Reaching Wakayama, Japan, on 28 September 1945, William M. Hobby soon got underway for Hiro Wan, Honshu, with Underwater Demolition Team 5 embarked. Daybreak on 1 October 1945 found her entering the Inland Sea. There, she joined destroyer minelayer USS Tracy (DM-19), which led William M. Hobby to her anchorage at Hiro Wan. That morning, William M. Hobby sighted a floating naval mine off her port bow and destroyed it with 40-millimeter, 20-millimeter, and rifle fire. William M. Hobbys embarked underwater demolition team reconnoitered beaches and shore installations at Hiro Wan from 2 October 1945 to 10 October 1945 to prepare the way for the arrival of American occupation troops in the Kure area.

On 11 October 1945, William M. Hobby got underway for the island of Shikoku and arrived at the port of Mitsuhama later that day.
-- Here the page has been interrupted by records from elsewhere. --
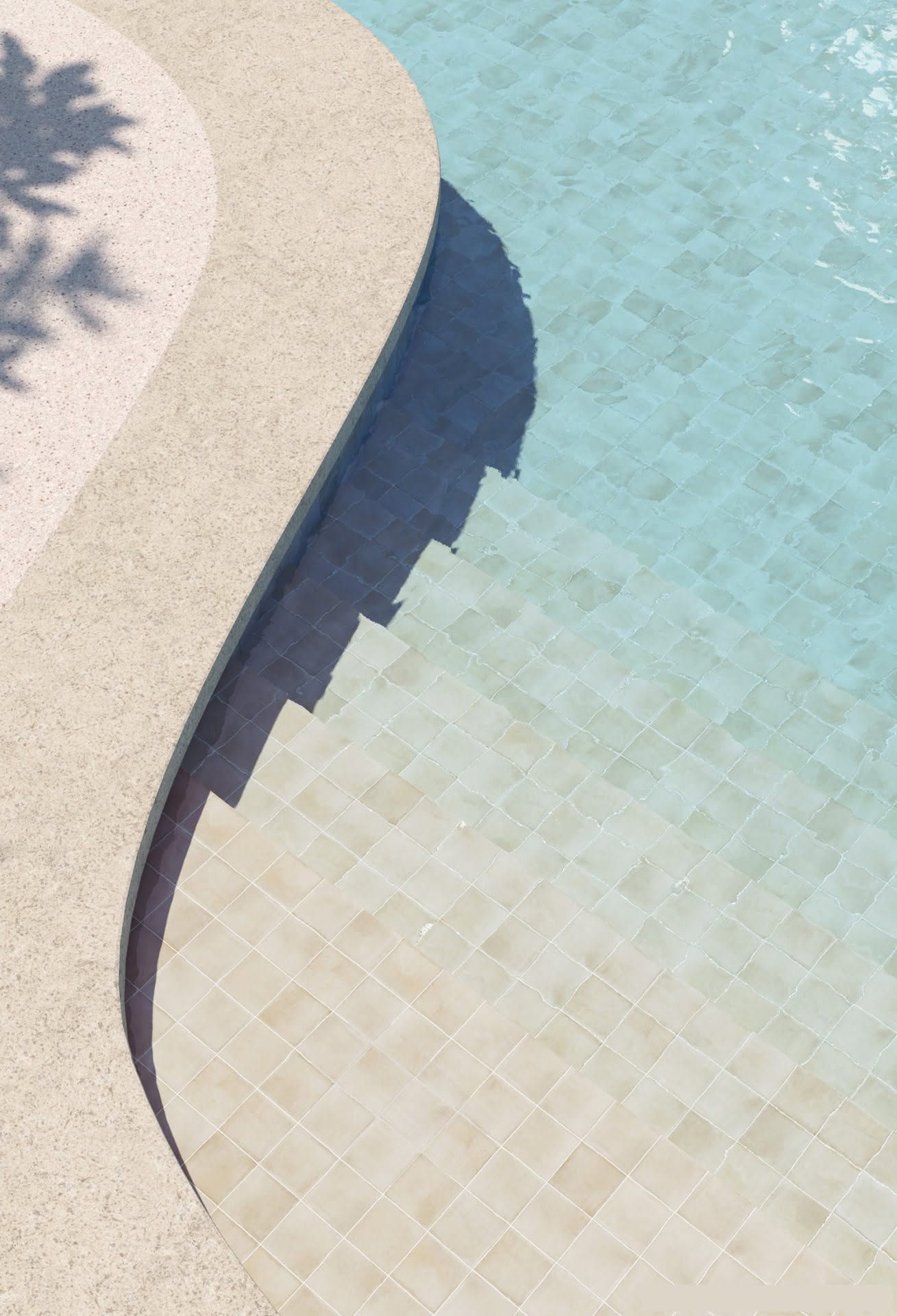 Bord de piscine incurvé avec margelle en pierre claire, au-dessus d'une eau bleu clair et de carreaux à motifs en dessous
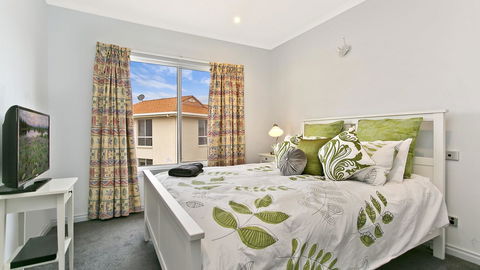 Salt Waterfront Apartment - e-Seniors 12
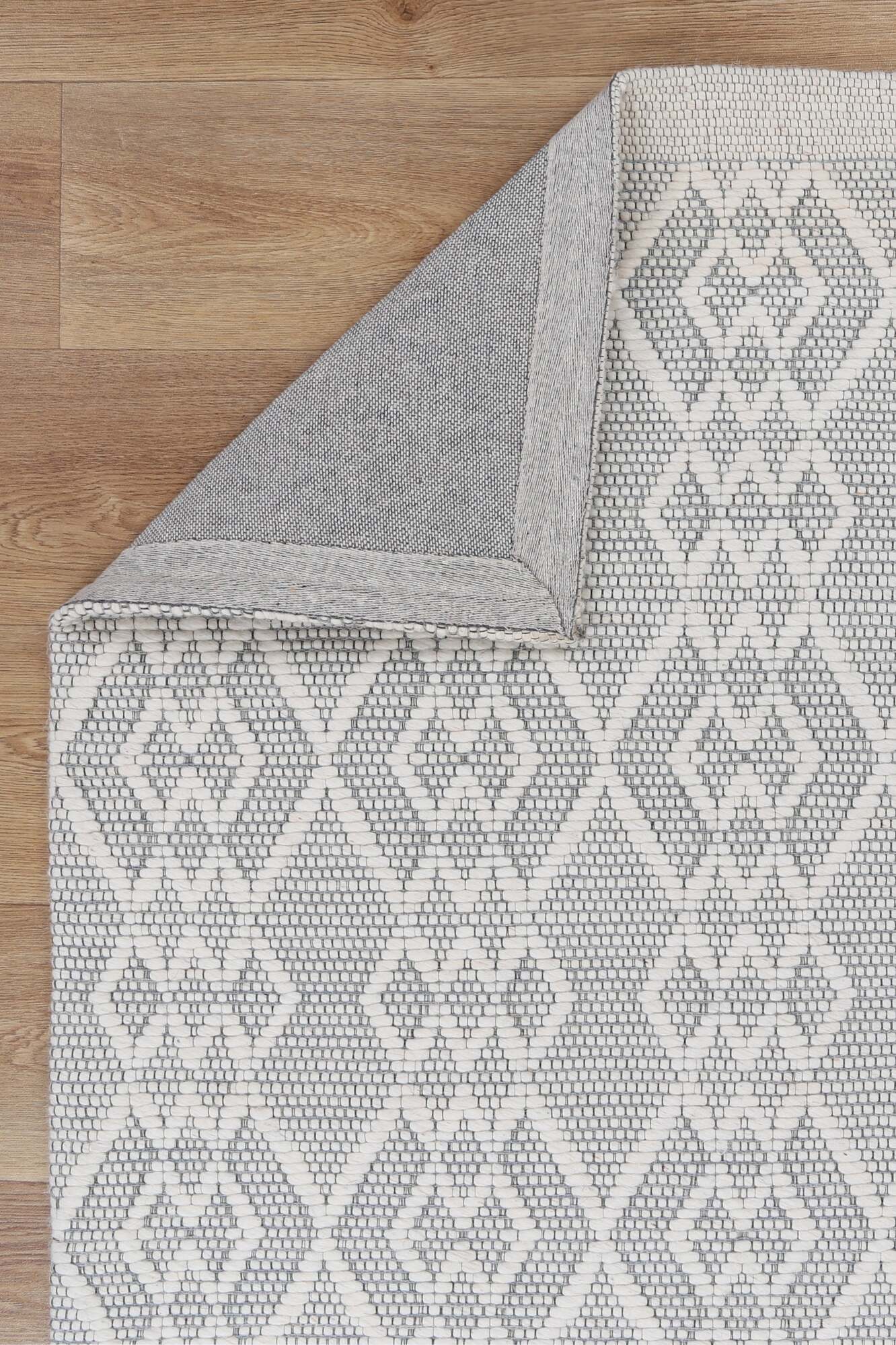 Large View Chea Geometric Wool Rug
She disembarked the 15 United States Army officers, 18 enlisted men, and two Japanese officers whom she had carried as passengers and remained at anchor off Mitsuhama while Underwater Demolition Team 5 reconnoitered the beaches there.

After returning once more to Hiro Wan, William M. Hobby got underway for the United States on 14 October 1945. Proceeding via Guam, Eniwetok, Pearl Harbor, San Diego, and the Panama Canal, she arrived at Philadelphia, Pennsylvania, on 9 December 1945. She subsequently shifted southward via Norfolk to Green Cove Springs, Florida, where she arrived on 6 January 1946.

==Decommissioning and disposal==

William M. Hobby was decommissioned at Green Cove Springs on 6 April 1946 and placed in reserve there. She remained in reserve until she was stricken from the Navy List on 1 May 1967.

==Republic of Korea Navy service==
Transferred to the government of South Korea on a grant-in-aid on 23 July 1967, William M. Hobby was reclassified in Republic of Korea Navy service as a gunboat and renamed ROKS Chr Ju (PG-87). In 1972, Chr Ju was reclassified in South Korean service as a high-speed transport and redesignated APD-87.

Chr Ju was stricken by the Republic of Korea Navy and scrapped in 1989.